Transcript from the "Collections Recap and Q&A" Lesson
>> So to summarize, we have tuple, structs, and arrays. Arrays are the only one of the three that can be iterated over, and tuples and structs cannot. And the reason for this is that arrays have to have a consistent element type. So when you're inside your for loop, each iteration of that loop is gonna have the same type for the element.
[00:00:15] And that restriction is what allows them to be iterated over, but also it's a restriction that means you're not allowed to sort of mix and match the types like you can with tuples and structs. But in memory, regardless, if you have the same data in a tuple, a struct, or an array, they're all represented as exactly the same thing, just adjacent bytes with no extra metadata included.
[00:00:35] Okay, let's review and then we'll pause for questions. So to sum up, we talked about tuples. So here's an example of defining a tuple. We can basically just use parentheses and commas, you can have tuples as small as two with the exception of unit, which is the empty tuple that's just open paren and closed paren.
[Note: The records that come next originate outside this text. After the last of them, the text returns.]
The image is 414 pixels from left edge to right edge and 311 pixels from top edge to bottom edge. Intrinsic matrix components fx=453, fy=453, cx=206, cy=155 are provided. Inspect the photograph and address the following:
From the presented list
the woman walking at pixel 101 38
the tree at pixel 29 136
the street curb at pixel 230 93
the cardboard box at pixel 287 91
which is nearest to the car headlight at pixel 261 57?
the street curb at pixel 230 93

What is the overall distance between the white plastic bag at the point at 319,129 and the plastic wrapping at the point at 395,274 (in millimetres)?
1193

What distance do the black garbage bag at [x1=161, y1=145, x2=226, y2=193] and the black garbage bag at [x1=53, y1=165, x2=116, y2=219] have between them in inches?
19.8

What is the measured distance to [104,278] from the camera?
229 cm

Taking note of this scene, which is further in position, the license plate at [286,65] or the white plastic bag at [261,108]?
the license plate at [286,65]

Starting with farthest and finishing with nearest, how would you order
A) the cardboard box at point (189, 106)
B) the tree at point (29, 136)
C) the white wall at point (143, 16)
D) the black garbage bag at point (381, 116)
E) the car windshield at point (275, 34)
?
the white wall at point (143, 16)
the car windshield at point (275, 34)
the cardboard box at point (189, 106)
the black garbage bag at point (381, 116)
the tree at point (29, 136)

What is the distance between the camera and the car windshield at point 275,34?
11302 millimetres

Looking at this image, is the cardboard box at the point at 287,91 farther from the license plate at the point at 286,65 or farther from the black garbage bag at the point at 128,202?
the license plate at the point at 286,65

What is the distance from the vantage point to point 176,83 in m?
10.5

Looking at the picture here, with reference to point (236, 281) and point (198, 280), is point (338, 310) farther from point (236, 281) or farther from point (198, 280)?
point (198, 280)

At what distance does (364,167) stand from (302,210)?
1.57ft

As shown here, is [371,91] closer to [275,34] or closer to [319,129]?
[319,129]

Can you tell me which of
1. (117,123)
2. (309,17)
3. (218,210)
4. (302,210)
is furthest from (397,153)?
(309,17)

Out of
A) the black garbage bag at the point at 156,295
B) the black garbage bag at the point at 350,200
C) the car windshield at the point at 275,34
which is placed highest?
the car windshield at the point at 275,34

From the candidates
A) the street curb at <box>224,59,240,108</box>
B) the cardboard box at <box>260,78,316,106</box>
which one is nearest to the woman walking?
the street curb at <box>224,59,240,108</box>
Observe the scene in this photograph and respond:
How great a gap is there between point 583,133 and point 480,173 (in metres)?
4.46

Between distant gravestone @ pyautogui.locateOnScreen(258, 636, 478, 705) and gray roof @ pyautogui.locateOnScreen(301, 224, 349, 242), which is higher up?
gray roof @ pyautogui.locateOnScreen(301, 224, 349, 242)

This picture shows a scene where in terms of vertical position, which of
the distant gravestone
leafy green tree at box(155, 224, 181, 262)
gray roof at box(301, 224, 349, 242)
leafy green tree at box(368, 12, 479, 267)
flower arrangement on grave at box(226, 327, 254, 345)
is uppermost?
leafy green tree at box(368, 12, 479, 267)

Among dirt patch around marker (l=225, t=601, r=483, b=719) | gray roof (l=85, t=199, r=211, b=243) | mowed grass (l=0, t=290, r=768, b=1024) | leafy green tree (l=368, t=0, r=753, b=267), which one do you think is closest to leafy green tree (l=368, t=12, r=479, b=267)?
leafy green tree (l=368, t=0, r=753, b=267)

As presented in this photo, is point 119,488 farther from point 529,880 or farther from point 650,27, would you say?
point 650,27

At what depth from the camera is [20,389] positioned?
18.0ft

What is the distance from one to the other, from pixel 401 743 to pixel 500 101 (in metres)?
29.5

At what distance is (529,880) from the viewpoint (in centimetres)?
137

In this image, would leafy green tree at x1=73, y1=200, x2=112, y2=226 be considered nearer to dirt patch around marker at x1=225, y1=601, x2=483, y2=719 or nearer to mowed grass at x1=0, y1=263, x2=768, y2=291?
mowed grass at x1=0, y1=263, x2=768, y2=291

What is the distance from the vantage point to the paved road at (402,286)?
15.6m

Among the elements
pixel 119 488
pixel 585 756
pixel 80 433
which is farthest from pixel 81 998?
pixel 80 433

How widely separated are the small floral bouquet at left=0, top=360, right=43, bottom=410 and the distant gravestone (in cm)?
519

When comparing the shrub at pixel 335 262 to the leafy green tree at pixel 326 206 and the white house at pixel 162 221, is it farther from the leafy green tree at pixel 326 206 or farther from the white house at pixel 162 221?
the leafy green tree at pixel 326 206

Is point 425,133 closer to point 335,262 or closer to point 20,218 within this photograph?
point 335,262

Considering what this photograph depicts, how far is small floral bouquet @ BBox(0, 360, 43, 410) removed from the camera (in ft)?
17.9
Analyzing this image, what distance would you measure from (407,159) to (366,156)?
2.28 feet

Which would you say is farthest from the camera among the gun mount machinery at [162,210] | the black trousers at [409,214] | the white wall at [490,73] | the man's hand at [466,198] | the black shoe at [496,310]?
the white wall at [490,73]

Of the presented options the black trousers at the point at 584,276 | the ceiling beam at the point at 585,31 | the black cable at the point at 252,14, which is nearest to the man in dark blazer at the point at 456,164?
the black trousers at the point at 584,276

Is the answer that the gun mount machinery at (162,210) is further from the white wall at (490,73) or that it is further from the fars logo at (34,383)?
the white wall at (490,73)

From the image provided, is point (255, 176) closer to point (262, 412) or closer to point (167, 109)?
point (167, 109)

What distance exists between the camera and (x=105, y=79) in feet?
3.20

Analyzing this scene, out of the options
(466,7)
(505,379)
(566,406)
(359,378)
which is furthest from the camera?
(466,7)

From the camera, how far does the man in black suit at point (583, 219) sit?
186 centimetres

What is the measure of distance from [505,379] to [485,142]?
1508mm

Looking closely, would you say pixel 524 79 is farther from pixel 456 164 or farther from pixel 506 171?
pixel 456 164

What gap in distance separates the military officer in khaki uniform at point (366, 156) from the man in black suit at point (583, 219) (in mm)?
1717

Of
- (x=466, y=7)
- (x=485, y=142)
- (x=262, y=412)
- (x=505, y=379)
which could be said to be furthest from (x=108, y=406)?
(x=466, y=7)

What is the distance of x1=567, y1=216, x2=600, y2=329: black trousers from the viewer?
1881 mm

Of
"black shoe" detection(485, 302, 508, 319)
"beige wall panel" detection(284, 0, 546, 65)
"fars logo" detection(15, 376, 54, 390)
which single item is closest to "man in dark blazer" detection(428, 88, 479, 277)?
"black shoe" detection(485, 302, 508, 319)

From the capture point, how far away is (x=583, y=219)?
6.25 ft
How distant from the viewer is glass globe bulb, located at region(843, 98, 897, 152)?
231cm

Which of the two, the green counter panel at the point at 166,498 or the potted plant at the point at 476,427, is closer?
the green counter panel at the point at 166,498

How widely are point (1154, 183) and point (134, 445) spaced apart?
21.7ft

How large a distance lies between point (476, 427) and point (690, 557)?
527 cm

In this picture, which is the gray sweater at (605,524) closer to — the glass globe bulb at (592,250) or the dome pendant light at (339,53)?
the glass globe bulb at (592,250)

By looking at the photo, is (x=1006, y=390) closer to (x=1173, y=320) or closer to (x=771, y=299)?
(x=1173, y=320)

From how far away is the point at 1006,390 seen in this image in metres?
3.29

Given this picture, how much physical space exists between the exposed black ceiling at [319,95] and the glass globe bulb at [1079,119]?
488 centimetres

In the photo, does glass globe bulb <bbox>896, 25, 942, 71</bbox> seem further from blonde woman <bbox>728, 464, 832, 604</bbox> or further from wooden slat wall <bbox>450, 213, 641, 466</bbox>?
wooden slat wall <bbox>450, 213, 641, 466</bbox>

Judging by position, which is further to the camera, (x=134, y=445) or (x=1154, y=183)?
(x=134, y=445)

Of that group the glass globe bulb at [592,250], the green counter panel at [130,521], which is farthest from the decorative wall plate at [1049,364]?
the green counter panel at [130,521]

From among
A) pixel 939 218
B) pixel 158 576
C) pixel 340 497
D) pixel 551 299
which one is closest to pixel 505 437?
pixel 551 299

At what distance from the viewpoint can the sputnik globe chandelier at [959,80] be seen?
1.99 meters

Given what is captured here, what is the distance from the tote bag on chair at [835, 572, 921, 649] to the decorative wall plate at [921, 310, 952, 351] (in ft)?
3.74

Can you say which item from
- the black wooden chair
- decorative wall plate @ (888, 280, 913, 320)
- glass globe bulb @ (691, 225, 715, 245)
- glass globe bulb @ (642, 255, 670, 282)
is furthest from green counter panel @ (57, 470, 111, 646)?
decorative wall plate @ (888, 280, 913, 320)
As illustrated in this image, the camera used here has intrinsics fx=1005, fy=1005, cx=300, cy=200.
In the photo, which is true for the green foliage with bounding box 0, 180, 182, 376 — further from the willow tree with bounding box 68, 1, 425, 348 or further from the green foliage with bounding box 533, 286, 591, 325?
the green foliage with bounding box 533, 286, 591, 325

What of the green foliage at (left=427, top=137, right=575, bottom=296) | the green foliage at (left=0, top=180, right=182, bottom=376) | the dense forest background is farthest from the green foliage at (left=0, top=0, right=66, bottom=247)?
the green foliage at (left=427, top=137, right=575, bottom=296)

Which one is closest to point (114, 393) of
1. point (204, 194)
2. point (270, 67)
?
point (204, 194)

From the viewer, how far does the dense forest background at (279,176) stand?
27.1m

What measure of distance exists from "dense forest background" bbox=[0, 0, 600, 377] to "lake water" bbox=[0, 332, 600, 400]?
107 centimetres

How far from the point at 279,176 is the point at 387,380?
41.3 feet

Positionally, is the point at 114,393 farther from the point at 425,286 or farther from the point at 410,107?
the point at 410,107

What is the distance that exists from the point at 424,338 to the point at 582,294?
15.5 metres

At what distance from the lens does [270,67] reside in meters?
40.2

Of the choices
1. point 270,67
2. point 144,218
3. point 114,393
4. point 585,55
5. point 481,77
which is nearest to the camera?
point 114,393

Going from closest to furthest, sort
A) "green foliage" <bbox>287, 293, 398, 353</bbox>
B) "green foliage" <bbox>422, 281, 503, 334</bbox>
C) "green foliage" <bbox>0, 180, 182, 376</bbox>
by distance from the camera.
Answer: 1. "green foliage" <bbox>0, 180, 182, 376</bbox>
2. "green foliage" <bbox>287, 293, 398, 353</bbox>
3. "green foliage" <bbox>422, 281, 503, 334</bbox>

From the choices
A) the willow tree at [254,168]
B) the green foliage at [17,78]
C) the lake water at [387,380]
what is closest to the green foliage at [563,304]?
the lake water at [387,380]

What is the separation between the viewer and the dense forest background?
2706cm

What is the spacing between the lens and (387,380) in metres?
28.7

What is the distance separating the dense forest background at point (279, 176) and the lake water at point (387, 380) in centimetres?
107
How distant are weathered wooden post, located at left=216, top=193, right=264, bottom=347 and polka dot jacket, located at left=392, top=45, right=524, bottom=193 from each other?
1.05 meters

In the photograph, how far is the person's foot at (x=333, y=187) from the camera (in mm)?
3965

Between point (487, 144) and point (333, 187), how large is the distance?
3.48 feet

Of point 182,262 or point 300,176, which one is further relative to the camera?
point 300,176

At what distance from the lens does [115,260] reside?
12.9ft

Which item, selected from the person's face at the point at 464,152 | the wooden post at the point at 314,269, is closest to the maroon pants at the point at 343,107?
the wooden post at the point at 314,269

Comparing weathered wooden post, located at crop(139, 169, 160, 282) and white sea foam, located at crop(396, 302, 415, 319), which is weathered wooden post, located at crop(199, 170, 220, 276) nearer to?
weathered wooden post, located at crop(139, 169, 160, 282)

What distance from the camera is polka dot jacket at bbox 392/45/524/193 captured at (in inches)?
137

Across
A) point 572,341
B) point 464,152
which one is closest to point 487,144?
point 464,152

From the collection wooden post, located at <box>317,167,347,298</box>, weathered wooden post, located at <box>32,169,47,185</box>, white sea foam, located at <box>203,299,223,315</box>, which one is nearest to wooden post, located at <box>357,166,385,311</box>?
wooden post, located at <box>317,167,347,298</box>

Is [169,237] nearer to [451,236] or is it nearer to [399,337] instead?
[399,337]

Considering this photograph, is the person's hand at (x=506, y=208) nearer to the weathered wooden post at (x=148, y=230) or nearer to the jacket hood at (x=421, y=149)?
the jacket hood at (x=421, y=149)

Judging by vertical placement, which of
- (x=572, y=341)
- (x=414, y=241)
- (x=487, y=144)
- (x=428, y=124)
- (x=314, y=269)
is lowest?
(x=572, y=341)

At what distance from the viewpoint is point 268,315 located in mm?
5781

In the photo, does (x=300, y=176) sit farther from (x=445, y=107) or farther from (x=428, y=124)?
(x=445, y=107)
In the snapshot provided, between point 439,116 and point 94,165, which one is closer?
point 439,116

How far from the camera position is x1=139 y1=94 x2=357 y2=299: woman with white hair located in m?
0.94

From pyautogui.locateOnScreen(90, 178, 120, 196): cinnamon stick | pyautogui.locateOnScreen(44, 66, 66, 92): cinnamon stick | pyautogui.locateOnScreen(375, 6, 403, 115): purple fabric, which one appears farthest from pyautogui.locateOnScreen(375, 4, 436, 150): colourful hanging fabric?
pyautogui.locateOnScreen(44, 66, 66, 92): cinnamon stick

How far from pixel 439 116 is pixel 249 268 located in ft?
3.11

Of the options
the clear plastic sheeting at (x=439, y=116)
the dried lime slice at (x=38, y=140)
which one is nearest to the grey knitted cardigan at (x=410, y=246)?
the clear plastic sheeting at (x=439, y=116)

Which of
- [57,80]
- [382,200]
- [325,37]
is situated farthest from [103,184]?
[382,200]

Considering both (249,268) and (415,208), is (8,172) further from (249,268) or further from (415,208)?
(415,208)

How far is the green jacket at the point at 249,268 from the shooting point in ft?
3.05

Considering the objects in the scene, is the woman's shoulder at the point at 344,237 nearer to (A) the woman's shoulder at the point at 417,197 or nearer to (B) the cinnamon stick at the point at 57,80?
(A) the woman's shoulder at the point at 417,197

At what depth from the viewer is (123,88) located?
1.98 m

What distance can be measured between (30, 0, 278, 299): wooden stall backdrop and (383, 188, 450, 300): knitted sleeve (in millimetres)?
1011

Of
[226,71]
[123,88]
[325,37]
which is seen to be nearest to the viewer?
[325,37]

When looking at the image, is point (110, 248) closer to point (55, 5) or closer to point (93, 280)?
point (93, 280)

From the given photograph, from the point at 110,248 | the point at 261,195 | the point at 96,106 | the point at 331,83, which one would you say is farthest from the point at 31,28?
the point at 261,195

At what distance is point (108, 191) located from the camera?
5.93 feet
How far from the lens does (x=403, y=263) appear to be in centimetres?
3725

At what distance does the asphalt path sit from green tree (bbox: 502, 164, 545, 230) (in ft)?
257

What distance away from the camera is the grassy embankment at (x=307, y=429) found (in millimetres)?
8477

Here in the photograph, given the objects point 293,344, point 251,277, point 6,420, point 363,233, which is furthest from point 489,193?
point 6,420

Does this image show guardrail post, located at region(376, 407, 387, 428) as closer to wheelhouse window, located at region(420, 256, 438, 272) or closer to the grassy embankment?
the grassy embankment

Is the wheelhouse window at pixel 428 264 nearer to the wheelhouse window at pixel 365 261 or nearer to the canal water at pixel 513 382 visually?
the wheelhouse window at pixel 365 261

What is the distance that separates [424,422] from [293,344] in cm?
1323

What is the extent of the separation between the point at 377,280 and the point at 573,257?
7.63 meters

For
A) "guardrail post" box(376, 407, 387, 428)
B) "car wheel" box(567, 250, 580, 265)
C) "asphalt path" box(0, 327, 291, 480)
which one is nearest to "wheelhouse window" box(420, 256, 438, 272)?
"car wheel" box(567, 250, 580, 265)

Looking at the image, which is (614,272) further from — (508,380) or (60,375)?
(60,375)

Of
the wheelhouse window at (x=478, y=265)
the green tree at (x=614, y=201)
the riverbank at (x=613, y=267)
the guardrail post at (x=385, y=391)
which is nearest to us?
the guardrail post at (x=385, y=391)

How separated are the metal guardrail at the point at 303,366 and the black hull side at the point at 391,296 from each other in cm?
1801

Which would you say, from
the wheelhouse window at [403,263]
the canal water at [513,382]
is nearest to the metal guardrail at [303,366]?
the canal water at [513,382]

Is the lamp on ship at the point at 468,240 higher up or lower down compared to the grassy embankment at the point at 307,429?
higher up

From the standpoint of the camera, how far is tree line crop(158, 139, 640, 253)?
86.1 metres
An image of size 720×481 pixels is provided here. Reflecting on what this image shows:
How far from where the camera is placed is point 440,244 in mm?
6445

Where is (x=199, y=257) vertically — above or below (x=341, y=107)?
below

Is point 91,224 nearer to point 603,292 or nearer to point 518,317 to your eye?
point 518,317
[00:00:51] And here we've said I've made a tuple that has an i64 followed by a bool. And I've defined the value of that to be one and then true. We can also do structs, which are similar to tuples, except you have to use the struct keyword to define it upfront.
[00:01:05] So here I defined a struct named foo. I'm using labels to name the elements inside of this rather than using positions like we did with tuples. But otherwise they do exactly the same thing and they have the same trade offs. And arrays are similar to tuples in that they are positional, but they all have to have the same element type, so in this case u32.
[00:01:27] Unlike arrays in most languages, they do have to have a fixed length. So in this case, this array has a fixed length of three, we'll talk about more flexible ones later on. And the advantage of that is of course that we can iterate over them. And finally we talked about the memory.
[00:01:40] So u8, as we talked about in the previous section, is 8 bits which is to say 1 byte, u16 to 16 bits which is 2 bytes. But in either case, the memory is just all ones and zeros, it's really is the matter of how we're choosing to interpret those ones and zeros that determines what the program actually does.
>> Can I put functions in a struct?
>> There are ways to do it, but it might not be as straightforward as what you're used to, [LAUGH] I'll put it that way. We're not gonna do that in this course, but it is possible, essentially.
>> What kind of data iterable structure can I put in different types.
>> What kind of data iterable structure can I put in different types? So Rust does have a concept of iterables, meaning you can make a custom thing that is iterable. It's not just arrays that are iterable. That also gets into traits which we're not gonna cover in this introductory course.
[00:02:28] But basically if you want to you're allowed to make up your own new iterable thing from scratch and define what iteration means in the context of that thing, and at which point it can be using for loops. So that's not something that's baked into the language and hard coded for arrays.
[00:02:42] It's a more general concept that can be extended by you and is used in a number of ways throughout the standard library.
>> So based off of the fixed length of arrays, is it not possible to make say a dynamic array based off a length of a dictionary?
>> Yeah, so we'll talk about how to make more dynamic things than arrays in two sections from now, but you're on the right track. It is like we're using the same memory concepts, but we'll introduce the concept of a length that also gets stored in memory and stuff like that.
[00:03:16] So using these same building blocks, we will do that later on. Will we cover iterating over structs labels and or values? So that can't be done, there's no way to iterate over a struct. If you want you could define your own custom iterator for your own custom struct, but it wouldn't be iterating over just the labels.
[00:03:32] You'd have to figure out something else to do. So I know that can be done in a number of languages, but Rust is just not one of them. If you've got a struct or if you've got a tuple, you cannot iterate over the values or the fields.